After the Phenyl Sepharose purification step, Centricon-Plus 70 centrifugal filter devices (Amicon) were used to concentrate protein and exchange the buffer with Tris-HCl (25 mM, pH 7.5, 4°C) containing 1.4 M glycerol. The proteins were further purified by using two 5-ml Amersham Pharmacia Cibracon Blue columns in tandem equilibrated with Tris-HCl (25 mM, pH 7.5, 4°C) containing 1.4 M glycerol. Approximately 15 mg of protein was loaded onto the columns at a rate of 2 ml/min. After loading, the column was washed with 20 ml of the same equilibration buffer. A 100-ml linear gradient of NaCl (0 to 1 M) in the equilibration buffer was used to elute CobT proteins off the Cibacron Blue column. Prior to visualization by SDS-PAGE, fractions containing the CobT(G320D), CobT(G171D), and CobT(G257D) proteins were concentrated by using a Microcon YM-10 centrifugal filter device (Millipore). CobT-containing fractions were pooled, and the amount of protein in the sample was quantified. If needed, protein was further concentrated by using a Centricon-Plus 70 concentrator until it reached at least 1 mg/ml. The CobT^WT, CobT(C160A), and CobT(G257A) proteins were stored at −80°C in Tris-HCl (50 mM, pH 7.5, 4°C) containing glycerol (3 M) until used. The CobT(G320D), CobT(G171D), and CobT(G257D) proteins were concentrated and stored at 4°C for immediate use. Protein purity was determined by gel densitometry by using the TotalLab v2005 software by Nonlinear Dynamics.

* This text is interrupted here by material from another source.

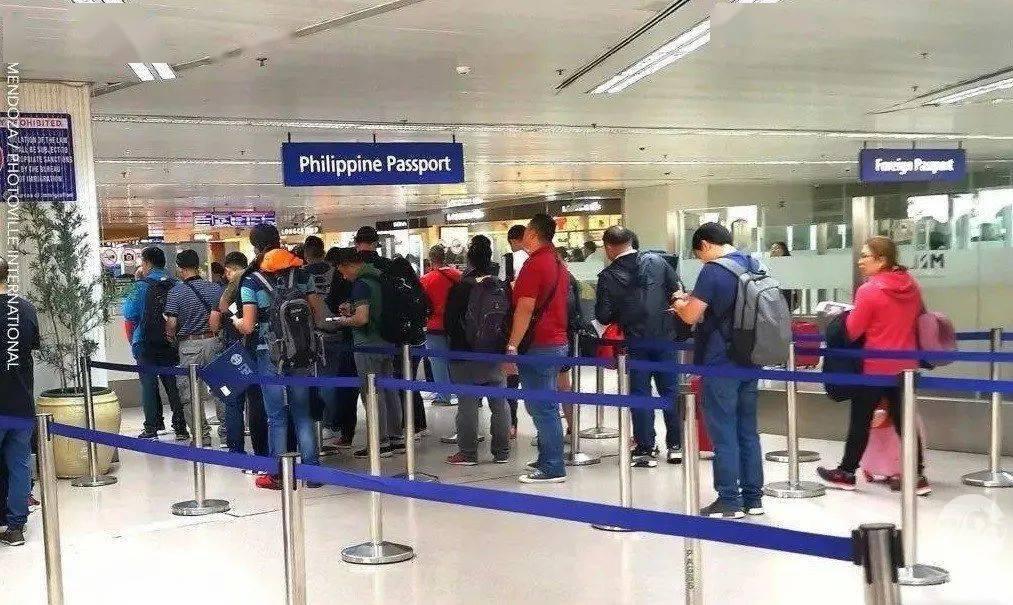 菲利宾人口_令人敬佩的陈振龙:冒死从菲律宾偷回一根藤,使清朝人口多了三亿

(ii) Preparation of extracts of strains carrying chromosomal cobT mutant alleles.

Full-density cultures of wild-type and mutant cobT strains were grown in 500-ml sidearm flasks containing 100 ml of medium. Cell density was monitored by using a Klett colorimeter (Manostat). Under the conditions used, full density was reached at ∼200 Klett units. Cells were concentrated at 7,000 × g for 10 min using a Sorvall RC-5B refrigerated centrifuge equipped with an SS-34 rotor (Dupont). Cell pellets were resuspended in 0.9 ml of ice-cold 50 mM Tris-HCl (pH 7.5, 4°C) and sonicated (microtip, setting 3, 50% duty) for 5 min at 4°C using a model 550 Sonic Dismembrator (Fisher Scientific). Sonication was stopped after 2.5 min, and the CFE were incubated for 2 min at 4°C to minimize protein denaturation by heat. Cell debris was removed by centrifugation at 44,000 × g for 1 h. Protein concentrations of the resulting extracts were determined as described above. Samples used for Western blot analysis were stored at −20^°C overnight.

(iii) Western blot analysis of genome-encoded CobT proteins.

Proteins were separated by SDS-PAGE and transferred to polyvinylidene difluoride membrane (Immobilon-P transfer membrane; Millipore) for 1 h at 100 V. After transfer, membranes were blocked using a solution of 1× TBS (Tris-HCl [20 mM, pH 7.5, 25°C], NaCl [137 mM], Tween [0.1%, vol/vol]) containing low-fat powdered milk (5%, wt/vol) for at least 1 h at room temperature. After two rinses, membranes were incubated with primary antibodies for 1 h. Rabbit polyclonal CobT and CobU antibodies were obtained through the animal facility of the School of Medicine at the University of Wisconsin—Madison. Antiserum was diluted 1/50,000 and 1/10,000, respectively, in 1× TBS. After two rinses, a 15-min wash and a 5-min wash with 1× TBS, membranes were incubated with a secondary antibody, a 1/20,000 to 1/100,000 dilution of horseradish peroxidase-conjugated donkey anti-rabbit antibody (Pierce), for 1 h. Membranes were rinsed (same sequence as above), followed by treatment with ECL detection reagents (Amersham Life Science). ECL detection reagents were used for enhanced chemiluminescence detection of the horseradish peroxidase-coupled secondary antibody. Membranes treated with ECL detection reagents were exposed to X-ray film (Kodak BioMax AXR) for 1 or 5 min and developed.

(iv) Synthesis of [¹⁴C,C-2]DMB.

The chemical synthesis of DMB from 4,5-dimethyl-1,2-phenylenediamine (DMPDA) and phosphorylated aldoses has been reported (17). We modified the reported conditions to generate radiolabeled DMB. We synthesized [¹⁴C,C-2]DMB from [¹⁴C]HCHO (specific radioactivity, 57 mCi/mmol; American Radiolabeled Chemicals) and DMPDA. The reaction mixture (225 μl) contained morpholineethanesulfonic acid buffer (12.5 μmol, pH 8.0), DMPDA (0.3 μmol), and [¹⁴C]HCHO (2.5 μmol). The reaction mixture was placed in a 1.5-ml microcentrifuge tube (Eppendorf), which was incubated overnight with gentle shaking at 50°C. Radiolabeled DMB was purified by high-pressure liquid chromatography as described previously (17). Purified [¹⁴C,C-2]DMB was dried under vacuum using a SpeedVac concentrator (Savant). The dried material was solubilized in 1 ml of methanol, yielding a solution of radiolabeled DMB with a specific radioactivity of 43.6 mCi/mmol.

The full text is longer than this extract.